Peristiwa tersebut menjadi perhatian publik karena hanya beberapa jam sebelum OTT dilakukan, Lalu Ahmad Zaini masih tampak menghadiri kegiatan nonton bareng (nobar) final Piala Dunia 2026 bersama jajaran Pemerintah Kabupaten Lombok Barat di halaman kantor bupati. Rekaman kegiatan itu beredar luas di media sosial dan menjadi sorotan setelah kabar penangkapannya mencuat.
Wakil Ketua KPK Fitroh Rohcahyanto membenarkan adanya operasi tangkap tangan tersebut. Namun, pada tahap awal, KPK belum mengungkap secara rinci konstruksi perkara maupun dugaan tindak pidana yang sedang didalami.
Menurut KPK, operasi tersebut merupakan OTT ke-17 yang dilakukan sepanjang tahun 2026. Sesuai ketentuan KUHAP, lembaga antirasuah memiliki waktu paling lama 1 x 24 jam untuk menentukan status hukum pihak-pihak yang diamankan sebelum mengumumkan hasil gelar perkara.
Dalam perkembangan terbaru, Juru Bicara KPK Budi Prasetyo menyampaikan bahwa total delapan orang menjalani pemeriksaan intensif di Gedung Merah Putih KPK. Mereka terdiri dari Bupati Lombok Barat Lalu Ahmad Zaini, Direktur Utama PT Air Minum Giri Menang (Perseroda), Kepala Dinas PUPRPKP Lombok Barat, tiga orang ajudan dan sopir bupati, serta dua pihak swasta.
KPK juga mengungkap bahwa dalam rangkaian OTT tersebut, penyidik sebelumnya mengamankan 19 orang.

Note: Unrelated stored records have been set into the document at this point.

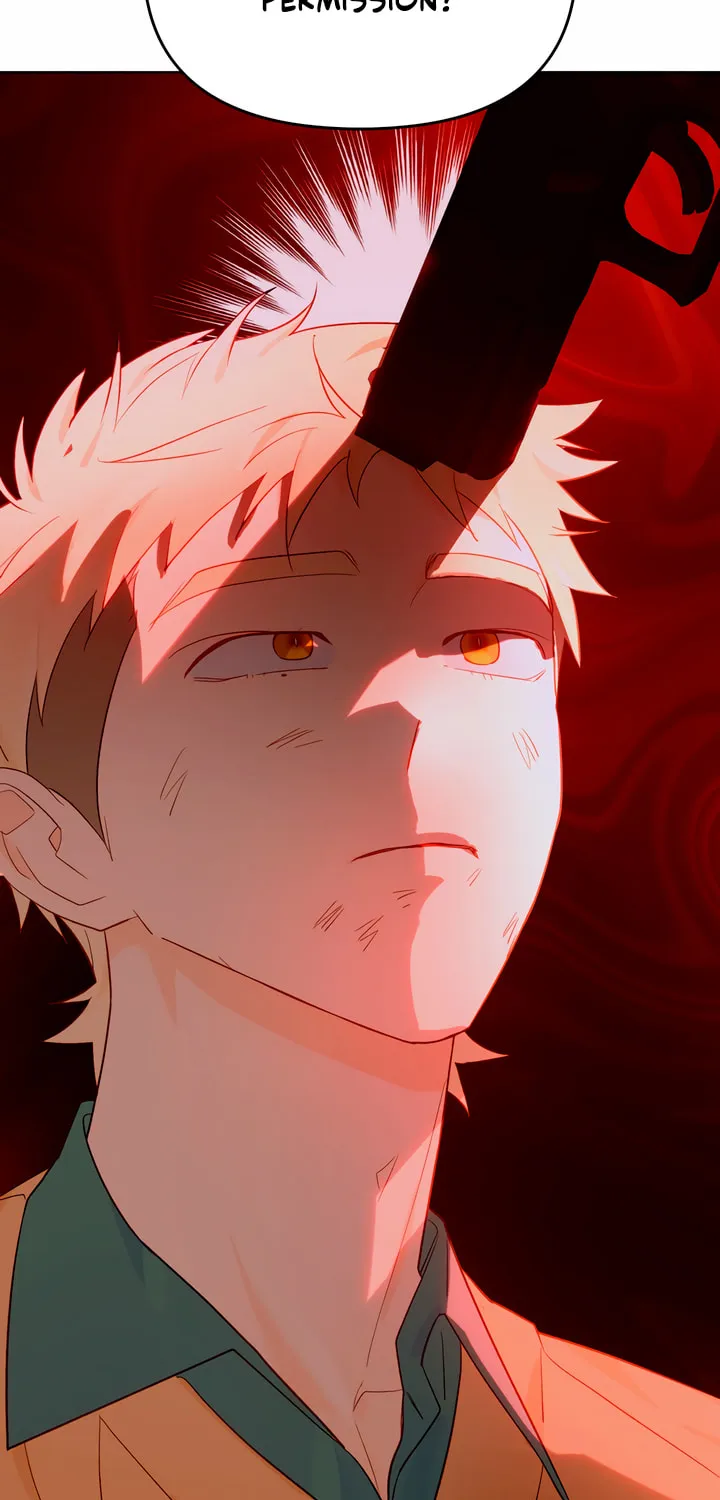 Dealing With Demons Chapter 18 page 52 - 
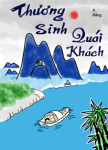 thuong-sinh-quai-khach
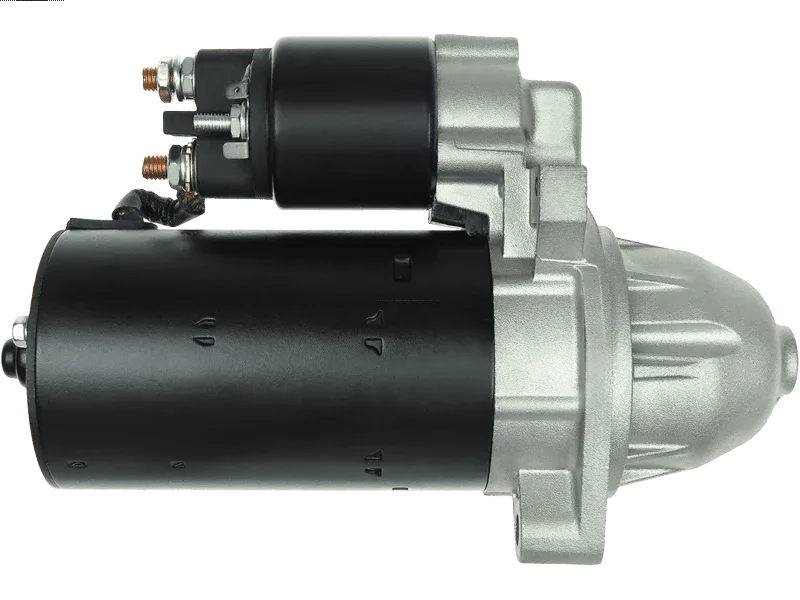 S0026SR AS-PL - 2.ROZRUSZNIK — zdjęcie 2 z 5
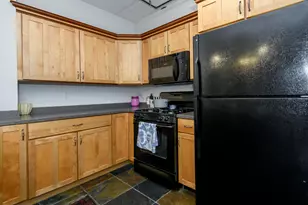 102 N Water St, Milwaukee, WI 53202 - Photo 19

Dari jumlah itu, tujuh orang langsung dibawa ke Jakarta untuk menjalani pemeriksaan lebih lanjut, sementara seorang pihak swasta kemudian turut diamankan sehingga jumlah yang diperiksa bertambah menjadi delapan orang.
Selain melakukan penangkapan, tim penyidik turut menyegel ruang kerja Bupati Lombok Barat dan beberapa ruangan lain di lingkungan Pemerintah Kabupaten Lombok Barat. Penyidik juga menyita uang tunai senilai ratusan juta rupiah serta sejumlah dokumen yang diduga berkaitan dengan perkara yang sedang diselidiki.

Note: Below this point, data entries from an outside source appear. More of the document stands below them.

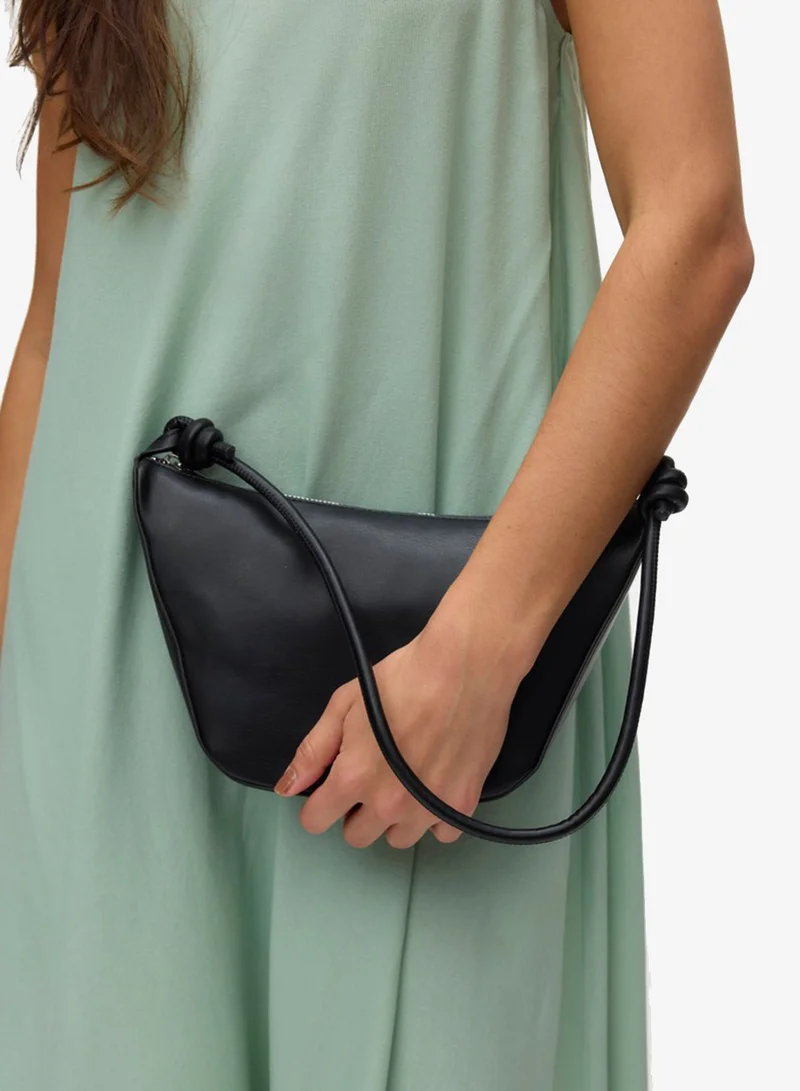 Vero Moda  Vmriko Shoulder Bag for Women | Best Price UAE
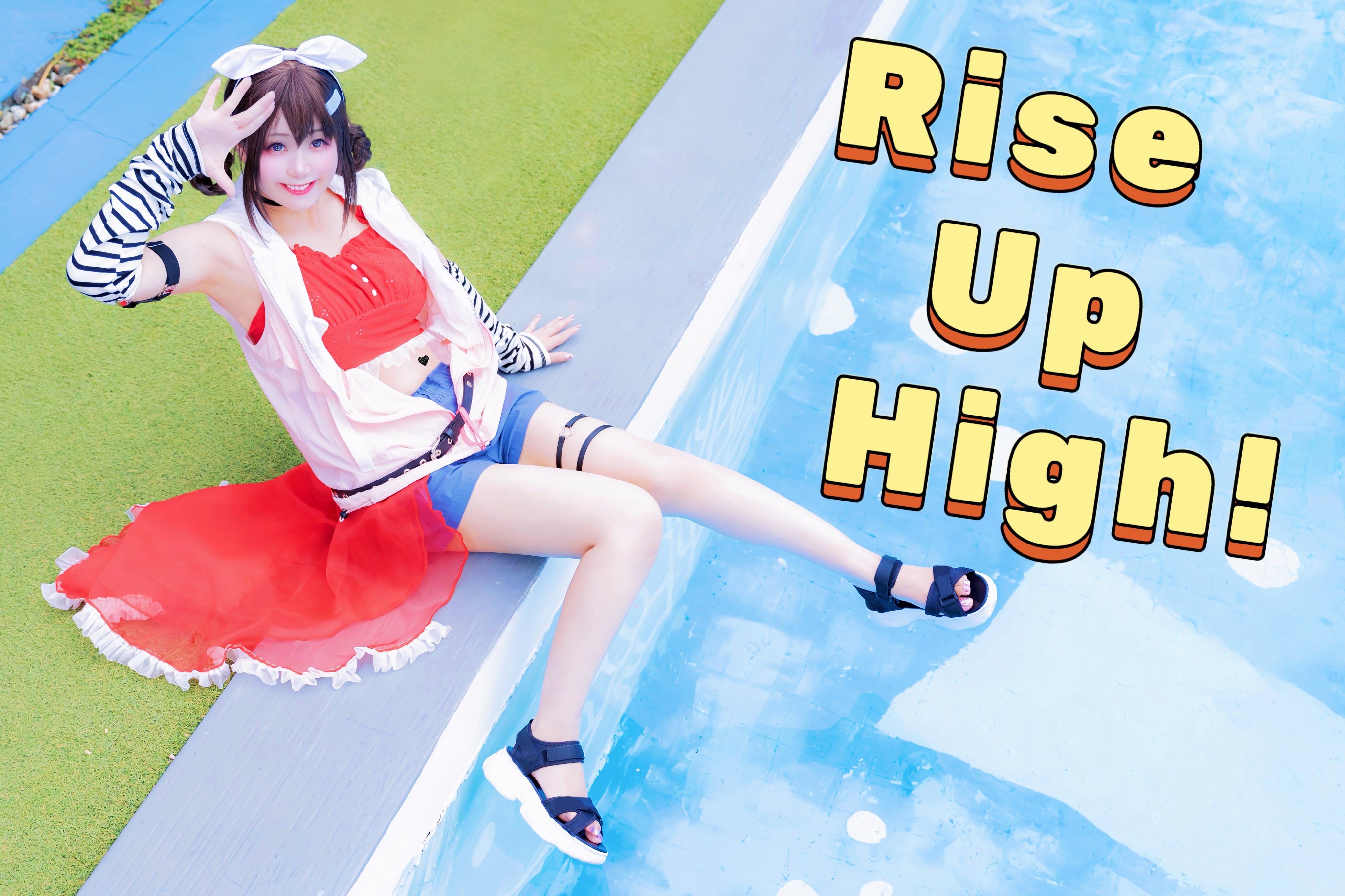 超レア♥️✨桜姫hyb✨ 超レア♥️✨桜姫hyb✨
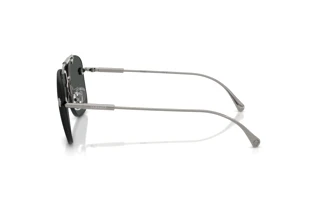 Sidevisning Versace VE2296 (100187)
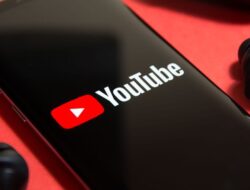 YouTube Uji Coba Fitur Mutakhir, Ini Kecanggihannya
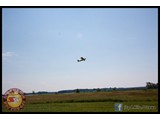 IMG_0149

KPK menduga perkara tersebut berkaitan dengan dugaan penerimaan uang yang berhubungan dengan proyek-proyek di lingkungan Pemerintah Kabupaten Lombok Barat. Meski demikian, hingga berita ini diterbitkan, KPK belum menyampaikan secara resmi konstruksi lengkap perkara maupun identitas seluruh pihak yang telah ditetapkan sebagai tersangka.
Sementara itu, DPW PAN NTB menyatakan masih menunggu perkembangan proses hukum yang dilakukan KPK. Pengurus partai menyebut akan menggelar rapat internal sebelum menentukan sikap resmi terkait kasus yang menimpa Ketua DPW PAN NTB tersebut.
Kasus ini dipastikan masih berada pada tahap awal penanganan. Berdasarkan asas praduga tak bersalah, setiap pihak yang diperiksa maupun yang nantinya ditetapkan sebagai tersangka tetap memiliki hak untuk memberikan keterangan, pembelaan, dan memperoleh proses hukum yang adil hingga adanya putusan pengadilan yang berkekuatan hukum tetap.